▸ **SELECTION**
╔══

Sometimes, I am inspired to work with an entirely new imaginative imagery, just as I might for a painting. Metaphors are powerful. Poetry, paintings, photographs and all manner of prompts for the imagination help the process. I offer all these in spiritual direction depending on a person’s preferences and if they resonate, they’re sure to have come from the Holy Spirit.
Retreats
Discernment is a key part of the Spiritual Exercises of St Ignatius, a retreat designed to assist people make “elections” or big life choices. The retreat can be completed residentially worldwide in 30 days, or as a “retreat in daily life” which is a deeply personal and transformational journey that typically takes a year to 18 months. It looks like an hour a day of prayer and a weekly meeting with a spiritual director. The experience is a weaving of scriptural and theological prompts with events in daily life revealing new levels of understanding of God’s grace and interest.

╚══

▸ **DATASET CONTENT**

╔══

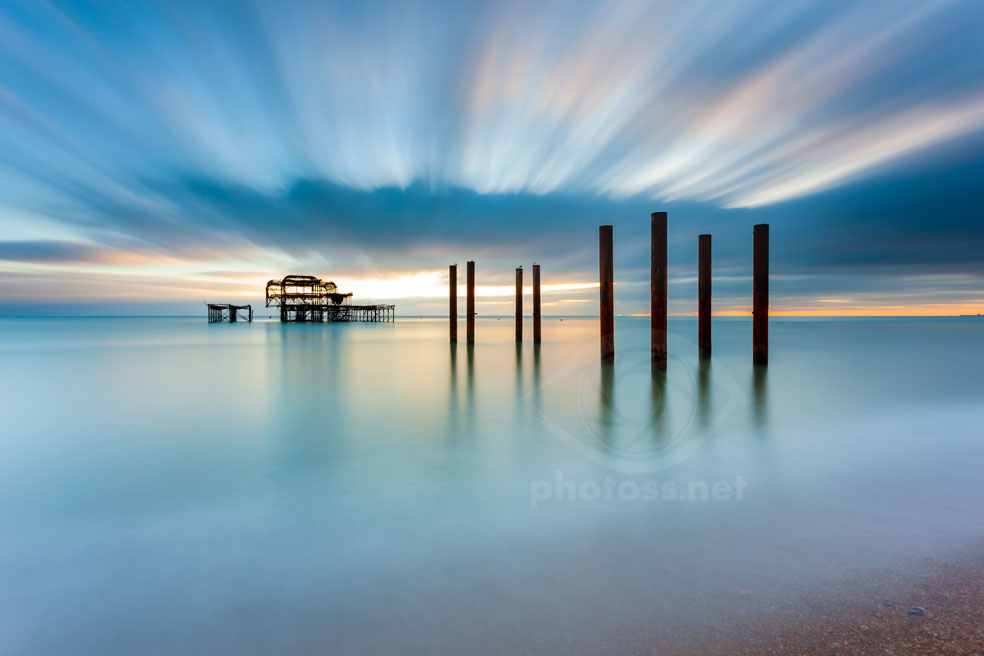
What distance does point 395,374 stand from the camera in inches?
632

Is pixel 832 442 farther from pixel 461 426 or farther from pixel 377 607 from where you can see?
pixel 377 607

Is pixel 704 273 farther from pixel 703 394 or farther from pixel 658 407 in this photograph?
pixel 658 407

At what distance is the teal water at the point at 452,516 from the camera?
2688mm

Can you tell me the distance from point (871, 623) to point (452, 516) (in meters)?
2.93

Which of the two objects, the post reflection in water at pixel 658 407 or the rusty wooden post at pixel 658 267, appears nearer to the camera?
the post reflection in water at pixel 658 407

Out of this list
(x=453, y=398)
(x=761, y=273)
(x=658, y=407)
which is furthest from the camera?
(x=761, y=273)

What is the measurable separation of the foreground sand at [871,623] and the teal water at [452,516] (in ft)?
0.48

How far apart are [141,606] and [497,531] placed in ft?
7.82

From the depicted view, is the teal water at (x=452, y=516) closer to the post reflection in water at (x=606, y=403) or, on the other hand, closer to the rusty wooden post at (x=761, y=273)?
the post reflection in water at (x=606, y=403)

╚══
╔══

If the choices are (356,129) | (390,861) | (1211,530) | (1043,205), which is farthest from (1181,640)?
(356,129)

╚══

▸ **SET PROBLEM 1**
Answer these questions from the spiritual direction text:
(a) How many days does the residential version of the retreat take?
(b) What does the retreat in daily life look like?
(c) Which prompts for the imagination are named as helping the process?
▸ **SET PROBLEM 2**
List every time span or frequency mentioned in the spiritual direction text.
▸ **SET PROBLEM 3**
Carry on writing the spiritual direction text from the point where it stops.

▸ **TASK RESULT 1**
(a) 30 days.
(b) An hour a day of prayer and a weekly meeting with a spiritual director.
(c) Poetry, paintings and photographs.

▸ **TASK RESULT 2**
- 30 days
- a year to 18 months
- an hour a day
- weekly

▸ **TASK RESULT 3**
Freeing
Freedom and detachment are core to the Exercises, but are also useful in general spiritual direction. Freedom has certainly always been a core value for me. Detachment was new, but it’s application liberated me from the (di)stress so endemic in our world today.
Transformative
Each SD conversation seeks to be a transformative process of shifting from surface, matter-of-fact activity and consciousness. Ignatian Spirituality is particularly suited to this, as well as being road-tested for centuries. Direction is found in more interior, sometimes meditative, levels of awareness of the spiritual dimensions of our lives. For many, that includes God and an important early question for me in any SD partnership is “who is God to you?” For any human being, the answer encompasses their purpose, meaning, vision, motivations and potential for growth.